There is no Temple and no Western Wall in Lewinsky's utopian Jerusalem. There is, however, an astronomy center: "The Mount of Olives is no longer a place of graves but… atop it is the acclaimed stellar observatory, for all the wise men of the world accepted Jerusalem as the prime meridian and founded there a universal observatory.

The book heroes, Yehudit and Elhanan, returned home after their journey and didn't make aliyah. Irmy Shik Blum finds this ironic, writing that this is "A very un-Zionist ending for the first Hebrew work of sci-fi. Maybe because in the end there's utopia and there's reality.
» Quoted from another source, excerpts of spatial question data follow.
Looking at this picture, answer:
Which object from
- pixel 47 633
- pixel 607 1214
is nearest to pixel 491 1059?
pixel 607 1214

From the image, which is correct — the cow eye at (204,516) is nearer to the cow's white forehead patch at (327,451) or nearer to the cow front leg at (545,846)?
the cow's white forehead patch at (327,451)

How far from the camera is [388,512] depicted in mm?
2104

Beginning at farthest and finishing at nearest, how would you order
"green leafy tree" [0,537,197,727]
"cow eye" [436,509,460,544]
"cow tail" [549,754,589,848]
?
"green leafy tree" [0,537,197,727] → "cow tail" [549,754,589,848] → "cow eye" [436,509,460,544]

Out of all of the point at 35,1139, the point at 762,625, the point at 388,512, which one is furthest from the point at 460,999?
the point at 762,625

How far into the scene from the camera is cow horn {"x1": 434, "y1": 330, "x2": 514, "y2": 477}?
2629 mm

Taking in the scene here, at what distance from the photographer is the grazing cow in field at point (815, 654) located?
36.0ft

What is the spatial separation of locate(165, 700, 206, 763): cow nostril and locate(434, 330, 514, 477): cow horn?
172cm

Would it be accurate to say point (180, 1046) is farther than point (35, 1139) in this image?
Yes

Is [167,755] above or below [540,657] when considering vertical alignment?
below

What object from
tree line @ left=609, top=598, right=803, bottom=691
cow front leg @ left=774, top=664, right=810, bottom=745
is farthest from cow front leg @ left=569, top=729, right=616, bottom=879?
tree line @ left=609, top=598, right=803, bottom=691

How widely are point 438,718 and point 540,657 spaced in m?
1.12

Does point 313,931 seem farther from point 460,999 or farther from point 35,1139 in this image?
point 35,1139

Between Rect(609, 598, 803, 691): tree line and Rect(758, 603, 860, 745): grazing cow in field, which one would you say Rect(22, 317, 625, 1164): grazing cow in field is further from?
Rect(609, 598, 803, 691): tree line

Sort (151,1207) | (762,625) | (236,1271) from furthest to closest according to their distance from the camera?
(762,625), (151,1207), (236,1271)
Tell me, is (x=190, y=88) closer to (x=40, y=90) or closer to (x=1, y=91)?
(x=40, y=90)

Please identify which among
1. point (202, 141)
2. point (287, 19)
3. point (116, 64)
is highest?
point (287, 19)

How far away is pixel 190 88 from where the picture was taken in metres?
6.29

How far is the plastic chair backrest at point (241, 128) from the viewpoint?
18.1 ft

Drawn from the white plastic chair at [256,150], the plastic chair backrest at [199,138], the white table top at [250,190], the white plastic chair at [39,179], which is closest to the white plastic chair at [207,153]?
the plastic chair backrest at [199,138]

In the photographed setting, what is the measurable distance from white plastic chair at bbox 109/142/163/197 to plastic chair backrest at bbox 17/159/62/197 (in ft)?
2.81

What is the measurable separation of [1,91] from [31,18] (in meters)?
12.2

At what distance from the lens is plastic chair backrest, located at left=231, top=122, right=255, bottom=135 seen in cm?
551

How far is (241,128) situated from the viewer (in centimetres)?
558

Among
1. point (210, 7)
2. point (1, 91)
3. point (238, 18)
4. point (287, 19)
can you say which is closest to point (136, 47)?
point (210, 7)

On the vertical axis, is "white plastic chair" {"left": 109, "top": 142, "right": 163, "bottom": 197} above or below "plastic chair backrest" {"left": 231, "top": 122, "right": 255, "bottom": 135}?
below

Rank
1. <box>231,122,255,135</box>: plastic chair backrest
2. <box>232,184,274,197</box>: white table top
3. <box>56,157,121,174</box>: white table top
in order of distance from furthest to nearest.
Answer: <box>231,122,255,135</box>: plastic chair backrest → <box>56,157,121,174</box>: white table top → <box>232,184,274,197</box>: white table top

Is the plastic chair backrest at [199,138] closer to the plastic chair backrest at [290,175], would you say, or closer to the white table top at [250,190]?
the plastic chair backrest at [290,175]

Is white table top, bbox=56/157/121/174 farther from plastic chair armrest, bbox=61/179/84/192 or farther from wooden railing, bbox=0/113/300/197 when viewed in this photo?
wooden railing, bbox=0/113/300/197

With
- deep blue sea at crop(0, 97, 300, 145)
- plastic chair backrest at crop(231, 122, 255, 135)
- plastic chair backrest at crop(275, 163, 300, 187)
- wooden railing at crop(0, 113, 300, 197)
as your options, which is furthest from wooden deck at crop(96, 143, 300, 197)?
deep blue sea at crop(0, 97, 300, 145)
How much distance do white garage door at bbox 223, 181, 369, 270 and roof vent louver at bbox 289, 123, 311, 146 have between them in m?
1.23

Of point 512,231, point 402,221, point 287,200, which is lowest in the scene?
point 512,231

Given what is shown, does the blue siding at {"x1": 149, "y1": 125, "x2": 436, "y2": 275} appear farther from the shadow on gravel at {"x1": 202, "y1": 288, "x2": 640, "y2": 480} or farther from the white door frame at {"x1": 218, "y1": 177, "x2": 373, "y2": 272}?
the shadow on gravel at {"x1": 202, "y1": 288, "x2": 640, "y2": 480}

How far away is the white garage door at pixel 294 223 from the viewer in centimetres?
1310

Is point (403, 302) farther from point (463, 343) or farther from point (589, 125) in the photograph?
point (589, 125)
And in reality, Elhanan Lewinsky was a grain merchant in the Diaspora, sitting on a train that got stuck in the snow."

In 1896 Lewinsky started to publish a series of feuilletons, Mahashavot u-ma'asim ('Thoughts and Deeds') in Ha-Shiloaḥ. In 50 issues he developed his character, a Jewish man name Rabbi Karov ('Rabbi Close-Relative'), who humorously discussed everyday issues.

Lewinsky was a friend of the Zionist Ahad Ha'am and the poet Haim Nahman Bialik, and was one of the founders of the Moriah Publishing House.

===Death and legacy===
Lewinsky died in October 1910. His funeral "attracted tens of thousands of people and countless warm words of eulogy." After his death, a three-volume anthology of his writings was published (1911–13). A two-volume edition was published 25 years later.

Lewinsky Street and Lewinsky Market in Tel Aviv are named in his memory.

==Selected publications==
- "Masaʻ le-erets Yisraʼel bi-shenat Tat" (1892) Published in Yiddish in 1911.